# What to do
Please answer these questions using the neuromorphic hardware excerpt:
1. Which synaptic function can ReRAM devices achieve?
2. In the cited study, how many images per second can FPGA hardware process when running SNNs in real time?
3. In mixed design, where are the synaptic weights stored?

>> start Document excerpt

ReRAM device is a good alternative to tackle the limitations that are introduced by CMOS devices. They offer advantages such as low programming voltage, fast switching speed, high integration density and excellent performance scalability. However, they still experience inherent sneak-path leakage, signal noise and limited conductance states which reduce computational accuracy. ReRAM devices can achieve the synaptic function of STDP [12].

3.2. Digital Design

Digital design can be implemented using FPGAs, ASICs or heterogeneous system combining CPUs and GPUs. Overall, digital implementations are more flexible and cost effective for processing large-scale SNN models compared to Analog implementations. Digital hardware represents all variables of neurons using bits and the bit precision is influenced by the energy consumption and memory requirements, thus indicating that the precision of variables is controllable and guaranteed. FPGAs may be more suitable for the application compared to ASICs or CPUs/GPUs due to their shorter design and implementation time and excellent stability. The possibility of utilizing a single FPGA device to implement an SNN can result in speed enhancement and lower power consumption. In addition, FPGAs support parallel processing which is essential for neuromorphic computing and contain sufficient space in the local memory for weight storing. A study [6] demonstrated that FPGA hardware using a complex network with a large number of filters and convolutional layers is able to process one image per second by implementing SNNs in real-time. Whilst a CPU with a much simpler network can process one image per minute. However, FPGA implementations remain to have some limitations such as its time-consuming implementation of neural networks compared to CPUs and GPUs. CPUs and GPUs are more widely used in neural networks due to their low programmability [6]. Heterogenous systems are more beneficial than individually using CPUs or GPUs as CPUs provide flexibility in programming but are unable to handle large-scale SNN computations, slowing down their performance and requiring longer training periods. While GPUs excel in parallel processing and can handle large-scale SNN computations at a high training speed and inference processes. However, as stated above, their downside is their high energy consumption [14].

3.3. Mixed Design

Mixed design incorporating digital and analog implementations can overcome the limitations that are introduced by analog hardware. Analog systems can be used for neuromorphic computing; however, the synaptic weights are stored in a digital memory for reliability and longer duration. In addition, digital communication can be utilized within the chip through the generation of digital spikes [8].

>> end Document excerpt
>> start Data rows

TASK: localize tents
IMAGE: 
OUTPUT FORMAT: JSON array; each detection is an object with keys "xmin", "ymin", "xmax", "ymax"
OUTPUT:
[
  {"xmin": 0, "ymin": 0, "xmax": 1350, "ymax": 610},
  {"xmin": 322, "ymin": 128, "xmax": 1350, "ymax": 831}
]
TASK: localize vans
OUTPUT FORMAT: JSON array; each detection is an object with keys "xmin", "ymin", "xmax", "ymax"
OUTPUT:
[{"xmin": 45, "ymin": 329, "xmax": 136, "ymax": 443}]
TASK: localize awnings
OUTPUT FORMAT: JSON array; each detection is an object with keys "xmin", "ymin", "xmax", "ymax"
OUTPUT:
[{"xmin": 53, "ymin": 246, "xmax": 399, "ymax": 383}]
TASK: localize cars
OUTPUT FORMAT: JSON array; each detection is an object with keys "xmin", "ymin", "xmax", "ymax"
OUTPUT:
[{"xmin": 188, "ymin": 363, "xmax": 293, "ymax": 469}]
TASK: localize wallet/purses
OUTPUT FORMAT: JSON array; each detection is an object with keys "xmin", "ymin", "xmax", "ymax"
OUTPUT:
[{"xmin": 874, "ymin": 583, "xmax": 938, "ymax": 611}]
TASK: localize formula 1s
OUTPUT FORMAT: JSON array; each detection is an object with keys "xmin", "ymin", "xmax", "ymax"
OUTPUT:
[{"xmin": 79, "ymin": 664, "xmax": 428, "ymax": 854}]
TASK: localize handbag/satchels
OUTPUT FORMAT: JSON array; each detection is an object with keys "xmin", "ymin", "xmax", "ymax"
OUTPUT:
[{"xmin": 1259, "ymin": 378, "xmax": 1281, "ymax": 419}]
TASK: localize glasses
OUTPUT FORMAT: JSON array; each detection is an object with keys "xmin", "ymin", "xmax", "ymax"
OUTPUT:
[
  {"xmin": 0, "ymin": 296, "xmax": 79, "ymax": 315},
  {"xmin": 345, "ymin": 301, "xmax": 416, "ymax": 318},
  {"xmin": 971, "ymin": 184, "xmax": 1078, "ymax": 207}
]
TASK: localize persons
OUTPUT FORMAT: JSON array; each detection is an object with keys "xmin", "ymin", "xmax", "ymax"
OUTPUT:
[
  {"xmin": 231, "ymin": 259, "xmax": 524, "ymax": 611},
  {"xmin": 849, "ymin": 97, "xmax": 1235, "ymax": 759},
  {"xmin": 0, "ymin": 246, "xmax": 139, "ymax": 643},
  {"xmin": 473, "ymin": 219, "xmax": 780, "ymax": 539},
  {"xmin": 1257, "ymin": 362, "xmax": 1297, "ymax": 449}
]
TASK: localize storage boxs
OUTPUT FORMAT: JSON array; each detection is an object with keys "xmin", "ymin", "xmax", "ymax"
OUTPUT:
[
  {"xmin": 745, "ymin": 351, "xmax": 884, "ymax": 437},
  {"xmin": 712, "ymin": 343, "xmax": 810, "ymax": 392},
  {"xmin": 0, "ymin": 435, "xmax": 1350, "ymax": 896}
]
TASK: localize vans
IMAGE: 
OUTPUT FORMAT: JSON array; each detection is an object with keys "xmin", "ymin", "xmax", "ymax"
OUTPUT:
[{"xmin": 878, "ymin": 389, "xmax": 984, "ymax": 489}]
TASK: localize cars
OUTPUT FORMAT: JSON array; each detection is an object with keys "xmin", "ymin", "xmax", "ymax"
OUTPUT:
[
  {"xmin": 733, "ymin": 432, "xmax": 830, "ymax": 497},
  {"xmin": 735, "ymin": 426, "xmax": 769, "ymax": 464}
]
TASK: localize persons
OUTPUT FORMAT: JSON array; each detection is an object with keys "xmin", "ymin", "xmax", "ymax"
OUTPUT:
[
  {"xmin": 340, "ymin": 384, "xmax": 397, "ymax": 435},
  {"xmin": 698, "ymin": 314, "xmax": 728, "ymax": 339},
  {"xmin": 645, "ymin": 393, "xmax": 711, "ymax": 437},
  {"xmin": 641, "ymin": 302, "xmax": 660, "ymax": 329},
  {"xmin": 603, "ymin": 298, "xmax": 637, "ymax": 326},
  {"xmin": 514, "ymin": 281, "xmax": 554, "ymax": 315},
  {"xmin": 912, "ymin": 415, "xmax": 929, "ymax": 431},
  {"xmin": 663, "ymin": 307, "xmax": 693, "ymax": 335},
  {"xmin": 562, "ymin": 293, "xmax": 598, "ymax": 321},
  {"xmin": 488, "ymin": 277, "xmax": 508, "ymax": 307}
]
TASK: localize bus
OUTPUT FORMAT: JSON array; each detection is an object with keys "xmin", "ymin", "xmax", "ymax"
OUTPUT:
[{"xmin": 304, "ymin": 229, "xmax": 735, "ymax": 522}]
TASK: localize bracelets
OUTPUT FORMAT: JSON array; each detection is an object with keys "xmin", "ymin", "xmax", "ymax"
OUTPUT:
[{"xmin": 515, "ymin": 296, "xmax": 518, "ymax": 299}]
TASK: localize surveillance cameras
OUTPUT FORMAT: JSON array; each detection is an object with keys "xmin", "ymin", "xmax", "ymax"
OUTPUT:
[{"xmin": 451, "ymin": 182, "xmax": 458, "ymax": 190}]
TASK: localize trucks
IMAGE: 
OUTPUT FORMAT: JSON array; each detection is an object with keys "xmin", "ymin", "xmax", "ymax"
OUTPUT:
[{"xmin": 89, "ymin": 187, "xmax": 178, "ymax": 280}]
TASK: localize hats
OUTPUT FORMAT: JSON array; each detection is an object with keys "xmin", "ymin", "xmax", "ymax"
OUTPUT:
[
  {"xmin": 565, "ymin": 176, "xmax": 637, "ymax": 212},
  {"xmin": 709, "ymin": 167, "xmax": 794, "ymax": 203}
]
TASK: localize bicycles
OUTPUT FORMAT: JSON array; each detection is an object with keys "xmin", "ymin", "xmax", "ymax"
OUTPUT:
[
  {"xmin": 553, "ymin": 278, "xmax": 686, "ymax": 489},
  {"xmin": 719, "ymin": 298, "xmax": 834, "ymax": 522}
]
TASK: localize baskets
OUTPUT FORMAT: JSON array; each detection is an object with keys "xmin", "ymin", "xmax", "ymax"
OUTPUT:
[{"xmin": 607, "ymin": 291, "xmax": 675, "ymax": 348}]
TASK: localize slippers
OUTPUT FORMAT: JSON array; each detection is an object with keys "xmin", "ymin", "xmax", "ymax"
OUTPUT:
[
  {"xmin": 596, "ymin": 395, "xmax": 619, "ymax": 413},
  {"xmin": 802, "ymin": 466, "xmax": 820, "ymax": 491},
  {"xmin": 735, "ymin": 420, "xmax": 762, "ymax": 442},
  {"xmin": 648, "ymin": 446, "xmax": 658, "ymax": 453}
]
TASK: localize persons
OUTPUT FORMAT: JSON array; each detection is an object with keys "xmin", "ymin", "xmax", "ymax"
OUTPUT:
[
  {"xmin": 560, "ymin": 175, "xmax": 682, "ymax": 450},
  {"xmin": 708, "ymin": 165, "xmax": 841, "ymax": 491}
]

>> end Data rows

# Finished exercise
1. STDP
2. One image per second
3. In a digital memory